The teleoconch whorls increase rapidly in size and are strongly angled at the shoulder, with more than eight whorls preserved. The suture is shallowly impressed, and the subsutural ramp is broad and concave. On the upper teleoconch whorls, a row of distinct, sharp subsutural nodules is present; on the last three whorls these nodules are less distinct and sit on short, slightly raised, prosocline axial ribs. Because of surface erosion, the number of ribs on the uppermost whorls cannot be determined, but the number of nodules per whorl increases from 16–17 on the first intact whorl to 22 on the penultimate whorl and 26 on the body whorl. The subsutural ramp is otherwise smooth, apart from these nodules and two low, indistinct subsutural cords.

The shoulder of all teleoconch whorls bears pronounced, thickened, opisthocline axial ribs. On the upper teleoconch whorls the ribs lie just above the suture, whereas on the last whorl they extend to the shell base. Their number is constant at 11–12 per whorl. The ribs are intersected by closely spaced, rounded spiral cords, whose number increases from five on the uppermost preserved whorl to ten on the penultimate whorl. The body whorl carries a total of 38 spiral cords, including 18 on the siphonal canal. The cords are narrow, and their interspaces are 0.5–1.5 times the cord width. The shell base narrows rapidly toward a narrow, moderately long siphonal canal. The aperture is narrow and constricted posteriorly, with a thin, moderately broad parietal callus. The outer lip is partially broken; it is convex across the subsutural ramp, forms a rounded angle at the shoulder, remains convex below the shoulder, and becomes weakly concave at the transition to the siphonal canal. Judging from the growth lines, the anal sinus is shallow, subsutural, and broadly arcuate.

The shell is flesh-coloured with a darker base and is glossy. The periostracum is thin and persists in some of the intervals between the cords.

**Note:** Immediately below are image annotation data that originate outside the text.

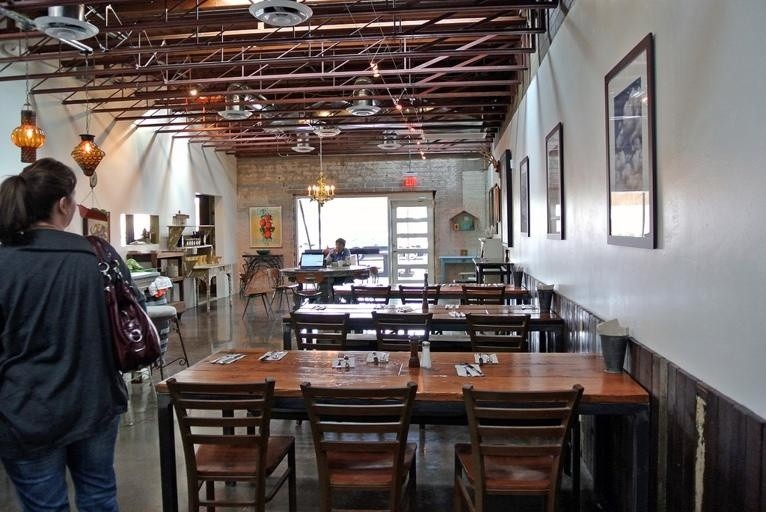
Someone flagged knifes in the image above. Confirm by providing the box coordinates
[259,349,277,362]
[478,350,481,368]
[465,361,485,376]
[221,352,247,365]
[371,352,379,366]
[342,354,349,372]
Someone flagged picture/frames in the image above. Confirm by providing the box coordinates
[500,150,512,248]
[520,155,529,239]
[605,33,656,250]
[84,212,110,244]
[249,206,282,249]
[545,122,564,241]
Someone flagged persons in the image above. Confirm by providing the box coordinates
[0,157,147,512]
[324,238,351,299]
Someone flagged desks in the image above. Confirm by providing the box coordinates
[472,257,514,284]
[438,256,476,283]
[130,271,161,292]
[166,262,233,312]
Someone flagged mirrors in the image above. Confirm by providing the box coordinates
[126,214,159,245]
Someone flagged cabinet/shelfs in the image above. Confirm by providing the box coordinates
[127,251,186,322]
[166,225,217,263]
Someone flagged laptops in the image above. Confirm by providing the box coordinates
[295,253,325,272]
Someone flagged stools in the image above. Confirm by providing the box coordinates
[120,305,189,381]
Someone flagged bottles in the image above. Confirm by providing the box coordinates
[423,272,429,287]
[421,289,428,312]
[184,238,200,247]
[406,334,432,369]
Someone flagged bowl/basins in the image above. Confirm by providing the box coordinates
[256,249,271,256]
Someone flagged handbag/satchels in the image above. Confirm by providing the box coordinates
[102,279,160,373]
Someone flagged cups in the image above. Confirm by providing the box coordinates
[599,333,629,374]
[512,271,523,289]
[537,288,554,313]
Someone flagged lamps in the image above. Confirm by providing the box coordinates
[72,65,106,177]
[12,39,45,163]
[307,136,336,206]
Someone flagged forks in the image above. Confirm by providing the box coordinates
[335,352,344,370]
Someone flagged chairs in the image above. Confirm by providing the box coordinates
[166,374,298,512]
[281,285,566,354]
[300,380,419,511]
[241,268,276,318]
[271,268,299,311]
[452,381,584,512]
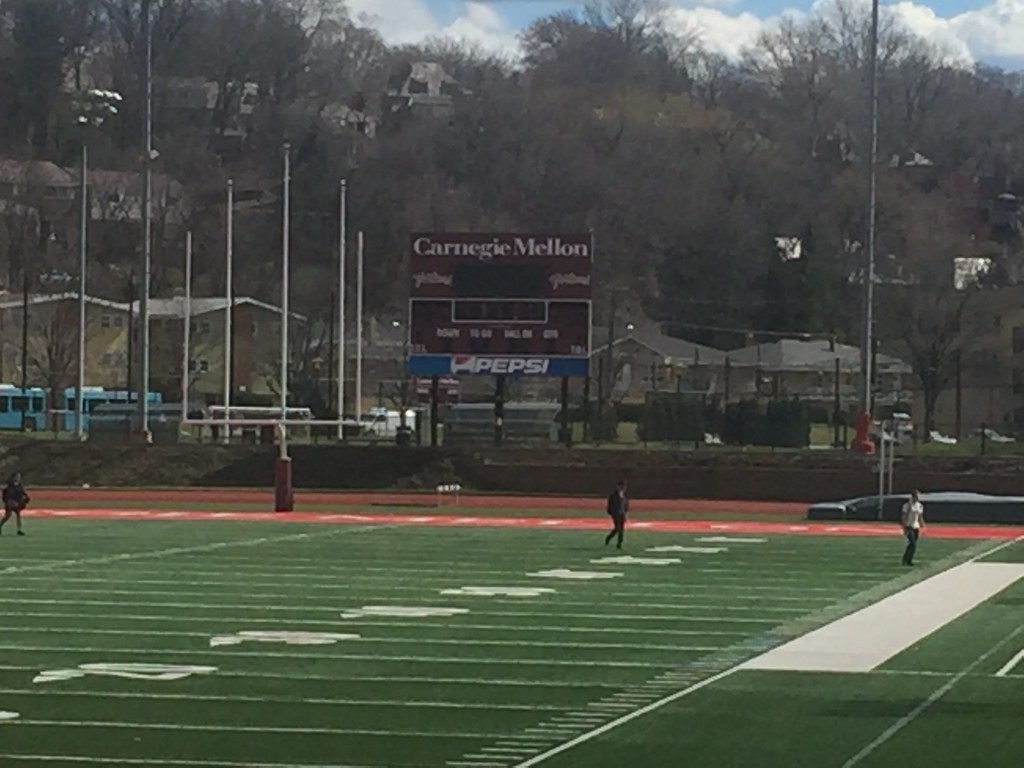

The anatomy was examined in a female specimen. The proboscis is relatively short, straight, and cylindrical. The proboscis retractors are large and arranged in two bundles attached to the base of the proboscis. The buccal mass lies within the proboscis, is rather long (about half the proboscis length), and has the radular sac opening on the right side. The venom gland is very thick but not long and opens into the oesophagus just posterior to the nerve ring through a very short constriction. The venom bulb is moderately large and elongate.

The radula is relatively short and comprises 20–24 rows of teeth, of which 8–9 are nascent. The radula is 1.1–1.6 mm long, corresponding to 12–16% of the aperture length excluding the canal, and the teeth are about 150 µm long, corresponding to 1.7% of the aperture length excluding the canal. A central tooth is absent. The marginal teeth are trough-shaped when mature, with slightly thickened edges and sharply pointed tips. Each tooth initially forms as a flat, elongate-oval plate whose edges gradually thicken along the radular membrane, and then, beginning in the 10th–11th row from the rear, each tooth undergoes longitudinal folding to attain the final trough-shaped form.

==Distribution==
This marine species occurs off the Solomon Islands and Vanuatu at depths between 1250 m and 1262 m.